Malignant Bone Tumors
Malignant bone tumors (bone sarcomas) often affect adolescents and young adults. Care of patients with bone sarcomas is carried out in specialty centers, as these are rare forms of cancer. In Canada, bone sarcomas affect 4 to 5 patients per million persons each year. Long-bone sarcomas were historically managed with amputations, but the current standard is limb salvage surgery, which involves wide tumor resection followed by functional reconstruction. With the aid of modern imaging techniques and chemotherapeutic regimens, limb salvage is possible in 95% of patients. The most common type of functional reconstruction involves the use of tumor endoprostheses - modular metallic and polyethylene implants that replace surgically resected bones and joints.
Due to the complexity and length of musculoskeletal tumor surgeries, as well as the immunocompromised nature of patients treated with chemotherapy, the risk for deep post-operative infection remains high and the outcomes following infection can be devastating. These infections require staged endoprosthetic revision surgery and long-term intravenous antibiotic therapy. Even following this management, repeat infection and ultimate amputation are not uncommon. Up to 50% of these cases end in amputation. Patients’ function and quality of life are dramatically impacted, as are health care costs.

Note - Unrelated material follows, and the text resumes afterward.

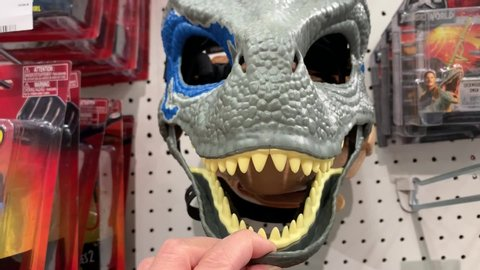 San Jose, California / United States - 05 30 2019: San Jose, California (USA) - May 9, 2019. A Velociraptor Blue mask made by Mattel from the popular movie Jurassic World.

International Collaborative Trials
The rarity of sarcomas of the long bones dictates that multi-center international collaborations are essential in order to adequately power surgical trials in this field, but there is no precedent for such an undertaking in this field. The PARITY (Prophylactic Antibiotics in Tumor Surgery) trial is the first large-scale randomized surgical trial in Orthopaedic Oncology, and its rigorous design, organization, and execution will set a high benchmark for future research.
In large clinical trials, small treatment effects may frequently be “statistically significant” without demonstrating patient-important benefit that would warrant changes in management. Data collected in the PARITY trial will be used in a sub-study to estimate the “Minimal Important Differences” MIDs for commonly used musculoskeletal oncology functional outcome scores. These MIDs will clarify treatment effect sizes and enhance clinical decision-making, as well as provide a useful guide to sample size calculations for subsequent large trials. Ultimately, this work will enhance the methodological rigor of clinical investigation in Orthopedic Oncology and improve the outcomes of patients with primary bone sarcomas.
Metastatic Bone Disease
Of all the new cases of invasive cancers diagnosed each year, approximately 50% eventually metastasize to bones. Breast, prostate, lung, thyroid and renal cancer account for an estimated 42,600 new metastatic bone disease cases each year in Canada alone. Metastatic bone lesions predispose to pathological fracture, which exposes patients to extreme pain, urgent hospitalization, and the risks of surgery in less than ideal circumstances. High-risk lesions can be treated with radiation, drugs, or surgery. Predicting an impending fracture and performing prophylactic surgical fixation in an elective setting are critical to avoid debilitating complications, but current predictive scoring systems are limited. Our current studies aim to characterize the typical indicators for prophylactic fixation and develop a robust, reliable, and practical methodology for identifying patients with metastatic bone disease who would benefit from surgery.
The objectives of the Orthopaedic Oncology and sarcoma team are:
- To establish the first international collaborative trials network in the field of orthopaedic oncology.
- To determine the optimal dosing of antibiotics in patients undergoing limb salvage surgery.
- To determine the Minimal Important Differences for the commonly used musculoskeletal tumor surgery functional outcome measures.
- To develop a practical, reproducible, and accurate way to predict fracture risk for metastatic bone lesions.